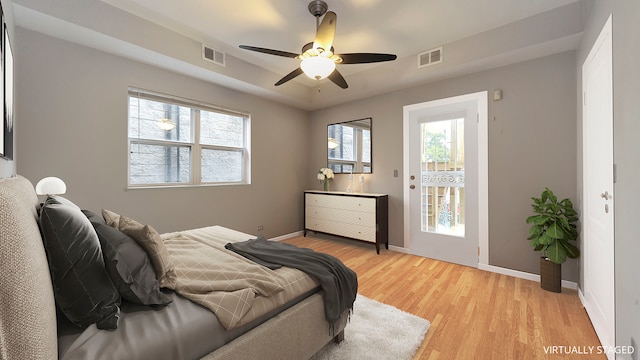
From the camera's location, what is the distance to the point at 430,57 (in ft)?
10.7

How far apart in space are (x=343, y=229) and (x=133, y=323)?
11.1 ft

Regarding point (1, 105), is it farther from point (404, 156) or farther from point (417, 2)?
point (404, 156)

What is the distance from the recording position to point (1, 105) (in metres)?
1.46

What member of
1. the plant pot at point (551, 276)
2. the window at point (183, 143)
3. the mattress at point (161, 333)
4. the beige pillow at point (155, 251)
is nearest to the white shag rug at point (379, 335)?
the mattress at point (161, 333)

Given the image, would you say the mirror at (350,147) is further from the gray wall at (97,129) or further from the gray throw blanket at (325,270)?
the gray throw blanket at (325,270)

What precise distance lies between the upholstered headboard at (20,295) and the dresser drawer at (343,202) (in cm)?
350

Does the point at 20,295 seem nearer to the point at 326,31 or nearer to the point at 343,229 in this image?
the point at 326,31

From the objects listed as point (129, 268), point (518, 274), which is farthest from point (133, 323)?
point (518, 274)

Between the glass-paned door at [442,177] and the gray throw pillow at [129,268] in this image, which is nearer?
Result: the gray throw pillow at [129,268]

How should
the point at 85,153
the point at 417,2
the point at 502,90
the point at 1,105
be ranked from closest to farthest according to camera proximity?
the point at 1,105 < the point at 417,2 < the point at 85,153 < the point at 502,90

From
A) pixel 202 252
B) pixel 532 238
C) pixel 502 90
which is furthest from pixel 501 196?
pixel 202 252

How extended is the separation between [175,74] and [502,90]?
13.4ft

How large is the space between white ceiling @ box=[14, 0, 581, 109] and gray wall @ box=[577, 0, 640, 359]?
114 cm

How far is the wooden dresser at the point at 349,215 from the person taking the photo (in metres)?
3.86
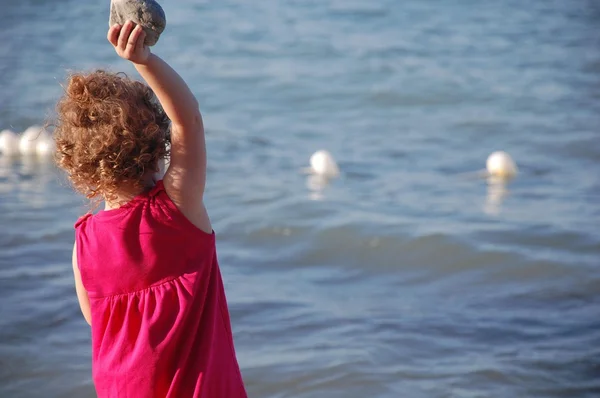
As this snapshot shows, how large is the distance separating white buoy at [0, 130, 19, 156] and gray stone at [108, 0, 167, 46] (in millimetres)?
5961

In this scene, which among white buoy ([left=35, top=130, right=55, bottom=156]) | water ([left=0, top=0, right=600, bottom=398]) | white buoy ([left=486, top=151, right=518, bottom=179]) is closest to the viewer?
water ([left=0, top=0, right=600, bottom=398])

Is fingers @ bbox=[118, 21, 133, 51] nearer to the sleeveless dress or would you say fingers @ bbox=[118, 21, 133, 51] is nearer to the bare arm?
the sleeveless dress

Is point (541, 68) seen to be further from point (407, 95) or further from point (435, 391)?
point (435, 391)

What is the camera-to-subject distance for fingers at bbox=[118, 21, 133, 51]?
5.98 feet

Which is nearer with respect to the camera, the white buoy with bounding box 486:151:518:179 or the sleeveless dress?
the sleeveless dress

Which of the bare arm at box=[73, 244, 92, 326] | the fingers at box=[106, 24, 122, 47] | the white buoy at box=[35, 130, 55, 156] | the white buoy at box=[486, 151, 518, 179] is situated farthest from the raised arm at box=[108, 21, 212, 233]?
the white buoy at box=[35, 130, 55, 156]

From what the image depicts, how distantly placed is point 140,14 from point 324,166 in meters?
5.23

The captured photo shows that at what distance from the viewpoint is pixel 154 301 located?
211 cm

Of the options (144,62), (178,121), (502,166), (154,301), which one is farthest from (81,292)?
(502,166)

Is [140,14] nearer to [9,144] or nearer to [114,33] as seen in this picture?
[114,33]

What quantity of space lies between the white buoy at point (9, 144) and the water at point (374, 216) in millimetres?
193

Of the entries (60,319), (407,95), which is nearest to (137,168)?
(60,319)

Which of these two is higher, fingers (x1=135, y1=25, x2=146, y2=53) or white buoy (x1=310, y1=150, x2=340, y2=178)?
Answer: fingers (x1=135, y1=25, x2=146, y2=53)

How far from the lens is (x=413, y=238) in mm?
A: 5555
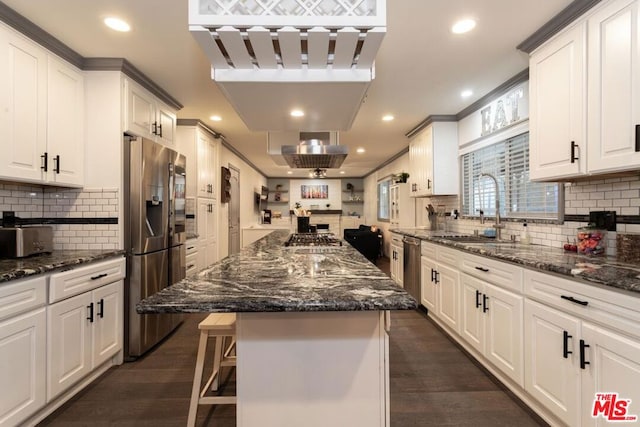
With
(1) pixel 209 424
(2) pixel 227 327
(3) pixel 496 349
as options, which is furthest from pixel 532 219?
(1) pixel 209 424

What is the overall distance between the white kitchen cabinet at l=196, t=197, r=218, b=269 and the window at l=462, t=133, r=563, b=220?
3461mm

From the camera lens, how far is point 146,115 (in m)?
2.90

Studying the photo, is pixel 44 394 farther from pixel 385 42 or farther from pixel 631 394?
pixel 385 42

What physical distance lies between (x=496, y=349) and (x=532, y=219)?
4.17 ft

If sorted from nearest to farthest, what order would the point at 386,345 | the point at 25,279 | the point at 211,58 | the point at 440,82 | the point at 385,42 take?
the point at 386,345, the point at 211,58, the point at 25,279, the point at 385,42, the point at 440,82

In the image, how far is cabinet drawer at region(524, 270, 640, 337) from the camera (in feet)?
4.07

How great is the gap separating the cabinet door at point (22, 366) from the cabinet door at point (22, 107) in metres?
0.93

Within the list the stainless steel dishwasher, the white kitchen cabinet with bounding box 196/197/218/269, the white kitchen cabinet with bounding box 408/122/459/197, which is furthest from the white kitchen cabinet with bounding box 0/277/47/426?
the white kitchen cabinet with bounding box 408/122/459/197

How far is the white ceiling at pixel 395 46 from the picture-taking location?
1895 mm

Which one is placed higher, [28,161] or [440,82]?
[440,82]

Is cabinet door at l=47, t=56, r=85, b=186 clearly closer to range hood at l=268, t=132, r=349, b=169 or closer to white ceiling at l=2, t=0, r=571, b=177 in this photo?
white ceiling at l=2, t=0, r=571, b=177

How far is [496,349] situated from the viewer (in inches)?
85.2

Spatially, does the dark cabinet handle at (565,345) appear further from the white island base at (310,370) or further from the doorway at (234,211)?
the doorway at (234,211)

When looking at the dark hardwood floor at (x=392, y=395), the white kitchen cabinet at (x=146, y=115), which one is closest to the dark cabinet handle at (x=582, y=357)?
the dark hardwood floor at (x=392, y=395)
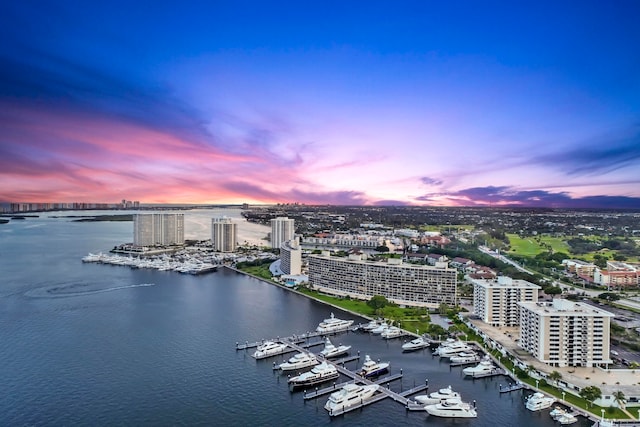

+ + + + + + +

WORK TO BE COMPLETED –
Replace "dark cabinet handle" with "black drawer pull" in the lines running from the one that contains "How far is the white" through the last line, keeping everything else the same and leaving the pictures out of your answer.

RESULT OF THE TASK –
How far is the white ceiling at pixel 395 46 from the picture-taking location?
1895 mm

Which one is placed higher, [28,161] or [440,82]?
[440,82]

Is cabinet door at l=47, t=56, r=85, b=186 clearly closer to range hood at l=268, t=132, r=349, b=169 or closer to white ceiling at l=2, t=0, r=571, b=177 in this photo?
white ceiling at l=2, t=0, r=571, b=177

How far is [496,349] situated from the viewer (in inches)?
85.2

Spatially, does the black drawer pull at (565,345) appear further from the white island base at (310,370) or further from the doorway at (234,211)?
the doorway at (234,211)

When looking at the dark hardwood floor at (x=392, y=395), the white kitchen cabinet at (x=146, y=115), which one is closest to the black drawer pull at (x=582, y=357)?
the dark hardwood floor at (x=392, y=395)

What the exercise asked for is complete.